# What to use to sweeten the deal



## Ettiene (2/7/16)

Could anybody please tell me what all my options to sweeten up the taste of my vape?


----------



## zadiac (2/7/16)

Marshmallow concentrate

Reactions: Agree 1 | Informative 2


----------



## Ettiene (2/7/16)

Marshmallow????

I ordered....
among so other flavours for my first REAL start up diy kit

Thats good to know
I was a bit worried as my vendor was out of stock on sweetner.

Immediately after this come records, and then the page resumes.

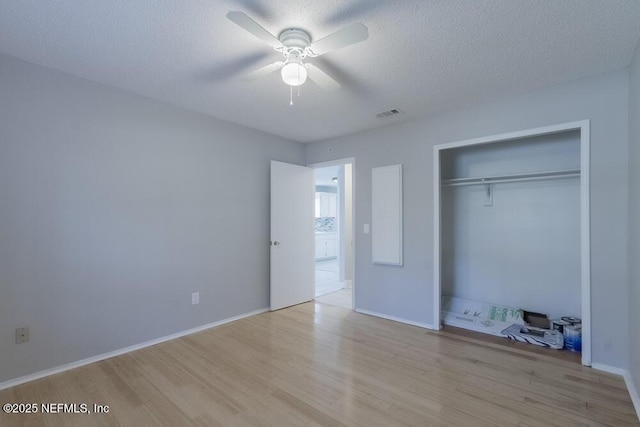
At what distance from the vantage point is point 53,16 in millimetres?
1848

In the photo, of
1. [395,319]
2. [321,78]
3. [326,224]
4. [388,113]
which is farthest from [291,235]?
[326,224]

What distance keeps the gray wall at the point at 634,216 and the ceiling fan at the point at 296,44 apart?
2030mm

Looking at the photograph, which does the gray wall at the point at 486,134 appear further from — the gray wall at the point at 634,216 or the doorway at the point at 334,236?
the doorway at the point at 334,236

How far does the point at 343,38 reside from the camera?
175cm

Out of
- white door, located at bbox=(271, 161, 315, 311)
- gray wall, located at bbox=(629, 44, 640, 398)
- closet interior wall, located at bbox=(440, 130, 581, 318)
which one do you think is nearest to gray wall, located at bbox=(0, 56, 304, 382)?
white door, located at bbox=(271, 161, 315, 311)

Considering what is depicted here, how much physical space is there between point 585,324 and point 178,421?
325cm

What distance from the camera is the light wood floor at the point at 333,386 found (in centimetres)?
194

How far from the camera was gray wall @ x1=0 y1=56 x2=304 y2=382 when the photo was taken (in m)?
2.35

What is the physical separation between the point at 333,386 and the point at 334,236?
752cm

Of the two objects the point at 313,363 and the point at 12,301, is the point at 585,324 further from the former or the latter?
the point at 12,301

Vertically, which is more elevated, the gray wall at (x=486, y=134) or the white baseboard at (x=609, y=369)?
the gray wall at (x=486, y=134)

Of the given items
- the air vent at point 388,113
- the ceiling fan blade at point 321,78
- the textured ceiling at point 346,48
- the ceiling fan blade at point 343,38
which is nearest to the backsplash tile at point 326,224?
the air vent at point 388,113

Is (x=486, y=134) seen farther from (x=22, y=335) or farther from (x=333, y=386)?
(x=22, y=335)

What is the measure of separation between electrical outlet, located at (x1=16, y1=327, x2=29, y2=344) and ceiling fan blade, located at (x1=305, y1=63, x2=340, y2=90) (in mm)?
3006
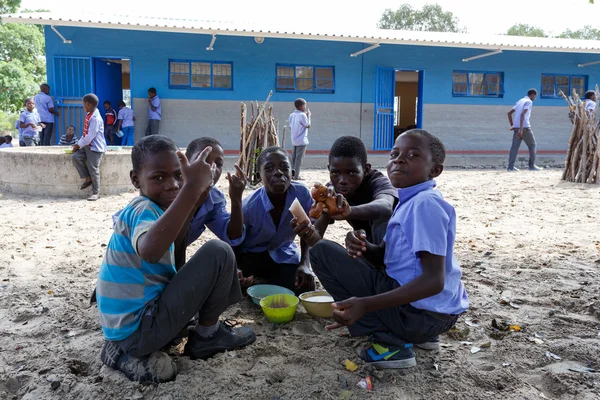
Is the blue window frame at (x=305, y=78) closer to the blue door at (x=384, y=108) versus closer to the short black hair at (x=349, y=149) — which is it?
the blue door at (x=384, y=108)

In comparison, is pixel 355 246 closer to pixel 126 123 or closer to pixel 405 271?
pixel 405 271

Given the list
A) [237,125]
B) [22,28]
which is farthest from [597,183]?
[22,28]

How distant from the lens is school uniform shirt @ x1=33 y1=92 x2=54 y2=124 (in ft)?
34.3

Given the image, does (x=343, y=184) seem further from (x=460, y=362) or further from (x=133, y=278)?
(x=133, y=278)

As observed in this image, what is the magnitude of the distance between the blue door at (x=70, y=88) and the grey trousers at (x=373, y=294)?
10139 mm

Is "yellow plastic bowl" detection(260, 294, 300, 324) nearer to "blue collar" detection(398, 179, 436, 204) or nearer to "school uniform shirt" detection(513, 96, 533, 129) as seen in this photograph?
"blue collar" detection(398, 179, 436, 204)

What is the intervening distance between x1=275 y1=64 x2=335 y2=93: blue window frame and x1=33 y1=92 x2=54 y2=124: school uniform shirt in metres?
5.09

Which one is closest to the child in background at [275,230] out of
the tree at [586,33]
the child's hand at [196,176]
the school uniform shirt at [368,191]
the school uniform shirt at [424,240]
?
the school uniform shirt at [368,191]

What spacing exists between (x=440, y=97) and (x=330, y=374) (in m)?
12.0

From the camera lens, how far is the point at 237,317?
2865 mm

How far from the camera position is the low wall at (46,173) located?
724 centimetres

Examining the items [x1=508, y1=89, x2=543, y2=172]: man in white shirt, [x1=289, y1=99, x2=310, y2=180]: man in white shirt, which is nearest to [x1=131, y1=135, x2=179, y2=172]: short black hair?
[x1=289, y1=99, x2=310, y2=180]: man in white shirt

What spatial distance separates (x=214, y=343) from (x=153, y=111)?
31.3ft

Thank you kindly for you Very helpfull advise.


----------



## SAVaper (2/7/16)

I might be wrong but Ethyl Maltol I believe is also a sweetner

Reactions: Informative 1


----------



## Ettiene (2/7/16)

Thank you for the reply

Seems like ill be OK then as i have odered myself 3 bottels of Ethyl Maltol

Reactions: Like 1


----------



## zadiac (2/7/16)

I found that the marshmallow concentrate works better for me than EM and it makes almost any juice taste better. Maybe just for me, but try it. I haven't used EM in ages since I started using the marshmallow.

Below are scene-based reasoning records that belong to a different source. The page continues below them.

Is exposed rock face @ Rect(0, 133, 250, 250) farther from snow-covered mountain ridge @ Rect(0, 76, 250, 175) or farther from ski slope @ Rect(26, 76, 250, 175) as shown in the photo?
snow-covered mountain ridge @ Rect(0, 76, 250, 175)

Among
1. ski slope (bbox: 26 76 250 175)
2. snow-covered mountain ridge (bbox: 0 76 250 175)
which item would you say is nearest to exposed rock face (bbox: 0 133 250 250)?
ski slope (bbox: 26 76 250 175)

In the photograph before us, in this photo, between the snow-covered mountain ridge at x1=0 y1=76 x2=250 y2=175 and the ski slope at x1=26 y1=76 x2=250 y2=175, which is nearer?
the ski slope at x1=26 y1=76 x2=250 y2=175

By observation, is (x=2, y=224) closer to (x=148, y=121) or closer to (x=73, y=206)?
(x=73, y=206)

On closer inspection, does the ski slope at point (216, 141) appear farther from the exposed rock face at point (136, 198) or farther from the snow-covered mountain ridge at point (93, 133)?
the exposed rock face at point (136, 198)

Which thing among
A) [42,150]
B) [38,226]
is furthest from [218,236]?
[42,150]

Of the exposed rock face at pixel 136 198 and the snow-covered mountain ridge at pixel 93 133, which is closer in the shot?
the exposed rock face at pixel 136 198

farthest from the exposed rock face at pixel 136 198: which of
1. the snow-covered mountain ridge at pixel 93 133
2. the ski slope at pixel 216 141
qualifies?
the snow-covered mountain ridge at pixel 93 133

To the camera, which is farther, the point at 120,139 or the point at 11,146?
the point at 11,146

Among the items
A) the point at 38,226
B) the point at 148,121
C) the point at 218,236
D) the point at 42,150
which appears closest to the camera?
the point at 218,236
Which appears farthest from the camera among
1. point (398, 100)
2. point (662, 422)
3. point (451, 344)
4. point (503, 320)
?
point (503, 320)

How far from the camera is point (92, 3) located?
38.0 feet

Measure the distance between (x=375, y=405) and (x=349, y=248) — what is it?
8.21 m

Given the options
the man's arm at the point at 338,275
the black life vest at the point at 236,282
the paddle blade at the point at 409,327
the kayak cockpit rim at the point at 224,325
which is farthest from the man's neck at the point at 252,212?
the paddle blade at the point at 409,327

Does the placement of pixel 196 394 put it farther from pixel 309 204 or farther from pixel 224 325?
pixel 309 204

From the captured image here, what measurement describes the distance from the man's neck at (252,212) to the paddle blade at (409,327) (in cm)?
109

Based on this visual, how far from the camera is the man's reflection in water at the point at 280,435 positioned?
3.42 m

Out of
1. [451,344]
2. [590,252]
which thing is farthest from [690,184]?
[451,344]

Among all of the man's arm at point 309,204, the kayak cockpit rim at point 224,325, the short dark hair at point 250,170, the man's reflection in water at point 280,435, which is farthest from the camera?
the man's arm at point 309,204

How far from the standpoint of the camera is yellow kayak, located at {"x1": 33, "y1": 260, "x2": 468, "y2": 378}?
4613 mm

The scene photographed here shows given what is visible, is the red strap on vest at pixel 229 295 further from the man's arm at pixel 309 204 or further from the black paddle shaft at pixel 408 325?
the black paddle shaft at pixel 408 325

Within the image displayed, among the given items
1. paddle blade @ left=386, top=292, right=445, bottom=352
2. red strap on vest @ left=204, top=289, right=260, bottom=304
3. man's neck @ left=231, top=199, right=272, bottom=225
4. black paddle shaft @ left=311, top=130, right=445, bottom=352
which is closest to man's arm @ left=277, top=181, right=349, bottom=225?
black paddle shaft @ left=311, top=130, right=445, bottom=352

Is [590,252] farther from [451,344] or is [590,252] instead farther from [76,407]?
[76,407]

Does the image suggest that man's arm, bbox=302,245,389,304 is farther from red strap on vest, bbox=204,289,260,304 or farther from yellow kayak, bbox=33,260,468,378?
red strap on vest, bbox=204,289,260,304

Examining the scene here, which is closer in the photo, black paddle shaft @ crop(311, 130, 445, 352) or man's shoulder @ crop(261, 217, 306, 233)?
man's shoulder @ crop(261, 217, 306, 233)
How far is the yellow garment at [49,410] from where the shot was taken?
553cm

Reactions: Like 1 | Agree 1 | Informative 2


----------



## daniel craig (2/7/16)

TFA sucralose

Reactions: Informative 2


----------



## SAVaper (2/7/16)

zadiac said:


> I found that the marshmallow concentrate works better for me than EM and it makes almost any juice taste better. Maybe just for me, but try it. I haven't used EM in ages since I started using the marshmallow.



I will keep that in mind thanks.


----------



## Andre (2/7/16)

zadiac said:


> I found that the marshmallow concentrate works better for me than EM and it makes almost any juice taste better. Maybe just for me, but try it. I haven't used EM in ages since I started using the marshmallow.


Yeah, I agree.

Reactions: Like 1


----------



## stevie g (2/7/16)

EM is good for creating a wetter mouth feel and minimal sugar sweetness but more burnt sugar flavor.

Reactions: Like 1 | Informative 2


----------